POSTURE BREAKDOWN: Upward-Facing Dog (Urdhva Mukha Svanasana)
Upward-Facing Dog (Urdhva Mukha Svanasana)
- Start by laying facedown on the ground.
- Engage and reach your legs back, pressing the tops of your feet onto the ground.
- Spreading your fingers, place your hands on the ground next to your waist (forearms are perpendicular to the floor)
- Inhale and straighten your arms as you reach your chest forward and up.
- Palms are pressed firmly into the ground and slightly back as if you were trying to pull yourself forward.

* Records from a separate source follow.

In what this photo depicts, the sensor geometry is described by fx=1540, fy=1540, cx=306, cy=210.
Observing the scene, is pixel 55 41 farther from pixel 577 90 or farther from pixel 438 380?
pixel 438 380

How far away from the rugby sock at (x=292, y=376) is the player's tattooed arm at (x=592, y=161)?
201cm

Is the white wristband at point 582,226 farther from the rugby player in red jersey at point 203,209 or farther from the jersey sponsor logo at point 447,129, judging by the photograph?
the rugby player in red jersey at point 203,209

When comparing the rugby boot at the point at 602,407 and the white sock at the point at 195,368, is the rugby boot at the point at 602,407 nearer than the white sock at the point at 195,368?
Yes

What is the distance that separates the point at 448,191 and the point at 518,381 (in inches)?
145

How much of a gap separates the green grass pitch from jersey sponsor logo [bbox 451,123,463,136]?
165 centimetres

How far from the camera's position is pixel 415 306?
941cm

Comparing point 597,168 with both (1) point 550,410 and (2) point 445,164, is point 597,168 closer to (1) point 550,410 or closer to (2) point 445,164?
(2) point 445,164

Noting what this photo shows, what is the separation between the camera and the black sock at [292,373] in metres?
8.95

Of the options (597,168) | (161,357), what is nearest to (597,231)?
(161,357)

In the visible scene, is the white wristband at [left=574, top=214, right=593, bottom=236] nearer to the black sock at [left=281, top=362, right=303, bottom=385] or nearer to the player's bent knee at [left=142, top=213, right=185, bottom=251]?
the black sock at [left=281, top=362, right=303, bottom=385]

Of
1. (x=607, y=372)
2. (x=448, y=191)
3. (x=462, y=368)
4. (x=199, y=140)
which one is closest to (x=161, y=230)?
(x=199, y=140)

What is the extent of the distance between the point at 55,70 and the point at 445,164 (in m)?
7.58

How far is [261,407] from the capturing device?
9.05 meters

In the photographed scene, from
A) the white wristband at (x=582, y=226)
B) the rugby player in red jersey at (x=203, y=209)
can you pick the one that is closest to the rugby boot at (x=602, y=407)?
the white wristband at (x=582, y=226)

- Legs are engaged and lifted off the ground.
- Shoulders are back and shoulder blades and pressed against your back and down.
- Gaze is straight ahead or slightly up.
- Hold for 3-5 breaths.
- After 3-5 breaths slowly press back into downward facing dog.
NOTE: There is a tendency in this pose to relax the shoulders which ends up bringing them up by your ears. Remember to keep your shoulders away from your ears by actively pressing your shoulder blades down your back and puffing your side ribs up and forward.
Benefits (Source: Yoga Journal)
- Improves your posture
- Strengthens your arms, wrists, spine
- Stretches chest and lungs, shoulders, and abdomen
- Firms the buttocks
- Stimulates abdominal organs
- Helps relieve mild depression, fatigue, and sciatica
- Therapeutic for asthma
Do not try this pose if you are pregnant.